5 Guardians the front office needs to extend by the start of next season 

Time to open up the checkbook.
Cleveland Guardians v Detroit Tigers
Cleveland Guardians v Detroit Tigers | Duane Burleson/GettyImages

Every year, the Guardians always seem to ink some member of their core to a contract extension. In 2022, José Ramírez holed up in the visiting manager’s office at Chase Field to finalize the most-important extension in team history (they also inked Myles Straw and Emmanuel Clase to extensions that spring)

A year later, it was Andrés Giménez and Trevor Stephan’s turn. Although the front office left Goodyear in 2024 without making a deal, they wasted no time this spring by signing Tanner Bibee to a five-year extension

Normally extension talk is reserved for that spring window, but it’s been the topic du jour for Guardians fans over the past couple months due to Steven Kwan’s eventful foray through this year's trade deadline.

With all of that in mind, here are five Guardians who the front office needs to lock down before the start of the 2026 season.  

5 Guardians the front office needs to extend by the start of next season 

Steven Kwan
Free agent after the 2027 season 

Kwan is the most ready-made player for an extension on Cleveland’s roster. He’s young, has a proven track record and has become a fan favorite and leader in the clubhouse. But, at this point, the deciding factor could come down to how much the Guardians are willing to spend on him. 

Ramírez’s extension still stands as the biggest contract in franchise history, but it seems like any potential Kwan extension has a chance to eclipse that. He’s done nothing but hit since joining the Guardians (.285 career batting average) and has become one of the best defensive outfielders in the game. 

While Ramírez’s contract was like water in an oasis for Guardians fans, the calluses are still there from all the other times the franchise traded away star players instead of extending them. Kwan has a chance to join that list. 

Gavin Williams
Free agent after the 2029 season

Williams cleared up any doubts as to whether he was the ace of the Guardians’ staff on Wednesday when he came tantalizingly close to tossing a no-hitter against the Mets.

While he showed flashes of dominance during his rookie campaign in 2023, he took a big step back last season due in large part to an elbow injury he suffered during spring training. Well, he’s fully healthy this year and showing exactly how good he can be.

Although he still offers too many free passes (MLB-leading 66 walks), he’s attacking the strike zone with more conviction and is beginning to look more like a major league pitcher, not just a guy who throws the ball hard. 
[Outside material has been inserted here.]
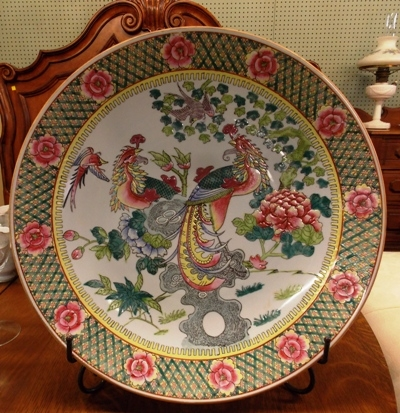"""18"""" ORIENTAL CHARGER, PEA FOWL & FLORAL DESIGN"""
Williams seems to be implementing everything the Guardians are teaching him, and it’s paying off with on-field success. 

Bibee’s extension was for $48 million and covered all of his arbitration-eligible seasons. It shouldn’t take much more to lock Williams down. 

Cade Smith
Free agent after the 2029 season

In 2022, the Guardians inked Clase to a five-year, $20 million deal that was one of the best contracts in baseball (prior to his suspension). They won’t get that lucky with Smith. 

While he has less saves under his belt than Clase did at the time he signed his extension, Smith already has one incredible relief season on his résumé and seems poised to get the lion’s share of save opportunities from here on out. 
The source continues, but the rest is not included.